It was a great read and for me it shows the influence Dean had with Roy. "Play hard, play smart, and play together" was the corner stone of what Dean built and paid forward to his coaching tree, the strongest branch being that of our current coach Roy Williams.
But in saying that, times have changed, kids don't seem to have the same ingrained "it is all about the team more so than me personally" mindset. IT has become more about individual glory, building their personal brand, and getting to pay for play as soon as possible ready or not.
I think much of this is because these kids, especially the extra talented ones are playing in so many different leagues, on so many different teams, year round. These kids switch teams and schools like many folks change under wear, maybe playing for 1 AAU team today and tomorrow suit up for some other team. It kinda goes from my team to the team I am playing on today. Now we see NCAA looking at changing rulings so the switch teams paradyn can occur easier, NBA rules funneling kids to the NBA sooner than ready by rookie salary caps and one & done rules.

### Required task 1
Please repeat the stretch of the passage from "But in saying" through "one & done rules.", substituting "personal fame" for "individual glory".
### Required task 2
Summarize the passage in two sentences.
The lines that follow the passage come from a separate source.

### Dataset section
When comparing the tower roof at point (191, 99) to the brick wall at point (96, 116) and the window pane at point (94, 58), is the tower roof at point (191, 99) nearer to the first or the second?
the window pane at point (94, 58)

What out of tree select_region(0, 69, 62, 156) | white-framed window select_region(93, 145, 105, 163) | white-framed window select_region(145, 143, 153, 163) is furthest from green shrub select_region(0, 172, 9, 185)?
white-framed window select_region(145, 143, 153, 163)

### Task solution 1
But in saying that, times have changed, kids don't seem to have the same ingrained "it is all about the team more so than me personally" mindset. IT has become more about personal fame, building their personal brand, and getting to pay for play as soon as possible ready or not.
I think much of this is because these kids, especially the extra talented ones are playing in so many different leagues, on so many different teams, year round. These kids switch teams and schools like many folks change under wear, maybe playing for 1 AAU team today and tomorrow suit up for some other team. It kinda goes from my team to the team I am playing on today. Now we see NCAA looking at changing rulings so the switch teams paradyn can occur easier, NBA rules funneling kids to the NBA sooner than ready by rookie salary caps and one & done rules.

### Task solution 2
The writer credits Dean with building his teams on "play hard, play smart, and play together" and passing that approach to his coaching tree, most strongly to current coach Roy Williams. The writer believes young players now focus more on individual glory, personal brands and early pay, and attributes this to year-round play on many leagues and teams and to NCAA and NBA rules that make switching teams easier and push players to the NBA sooner.